* **Short problem**
Could you set out the lines below, from the line with "Which from the list" to the line with "Would the bare", both included, as a numbered list with the blank lines dropped?

* **Provided material**
◇ ◇ ◇ ◇ ◇

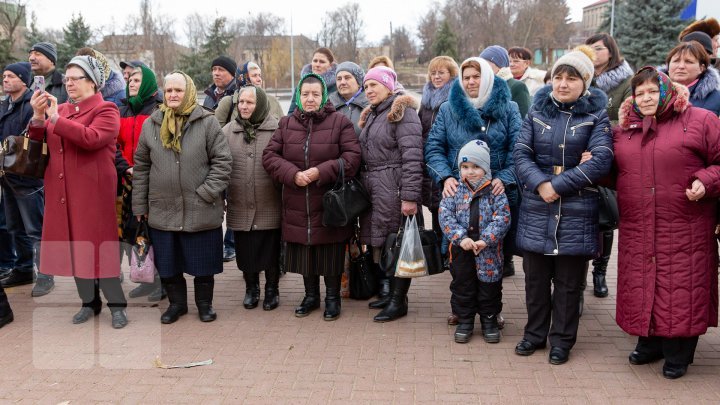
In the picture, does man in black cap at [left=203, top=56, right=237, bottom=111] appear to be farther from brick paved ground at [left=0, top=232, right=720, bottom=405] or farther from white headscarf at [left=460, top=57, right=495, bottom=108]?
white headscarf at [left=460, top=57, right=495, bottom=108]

◇ ◇ ◇ ◇ ◇

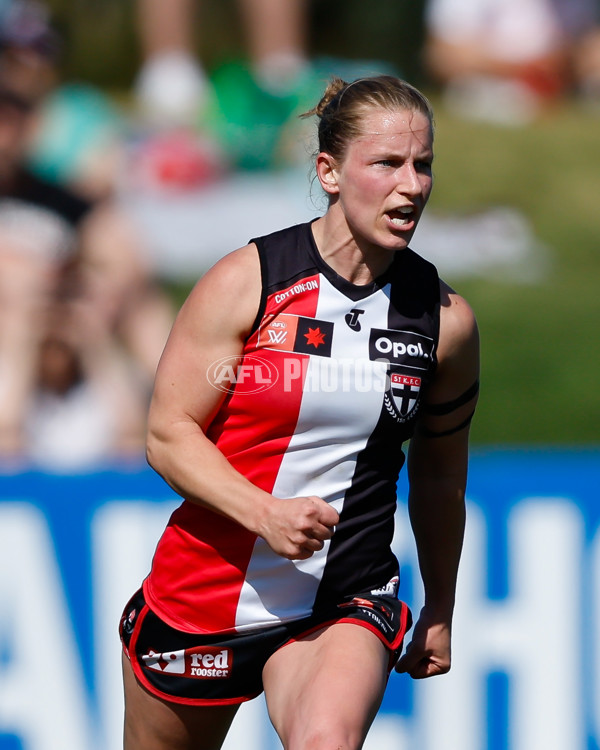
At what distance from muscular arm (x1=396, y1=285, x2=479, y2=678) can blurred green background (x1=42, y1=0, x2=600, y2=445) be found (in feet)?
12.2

◇ ◇ ◇ ◇ ◇

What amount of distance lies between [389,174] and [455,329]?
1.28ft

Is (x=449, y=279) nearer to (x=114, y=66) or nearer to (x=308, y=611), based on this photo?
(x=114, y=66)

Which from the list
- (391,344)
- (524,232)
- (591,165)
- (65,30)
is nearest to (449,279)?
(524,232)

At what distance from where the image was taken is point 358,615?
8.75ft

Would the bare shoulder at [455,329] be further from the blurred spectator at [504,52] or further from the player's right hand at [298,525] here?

◇ ◇ ◇ ◇ ◇

* **Solution to this problem**
1. Which from the list
2. - (391,344)
3. - (524,232)
4. - (591,165)
5. - (65,30)
6. is nearest to (449,279)?
7. (524,232)
8. At what distance from where the image was taken is point 358,615?
9. 8.75ft
10. Would the bare shoulder at [455,329] be further from the blurred spectator at [504,52] or further from the player's right hand at [298,525] here?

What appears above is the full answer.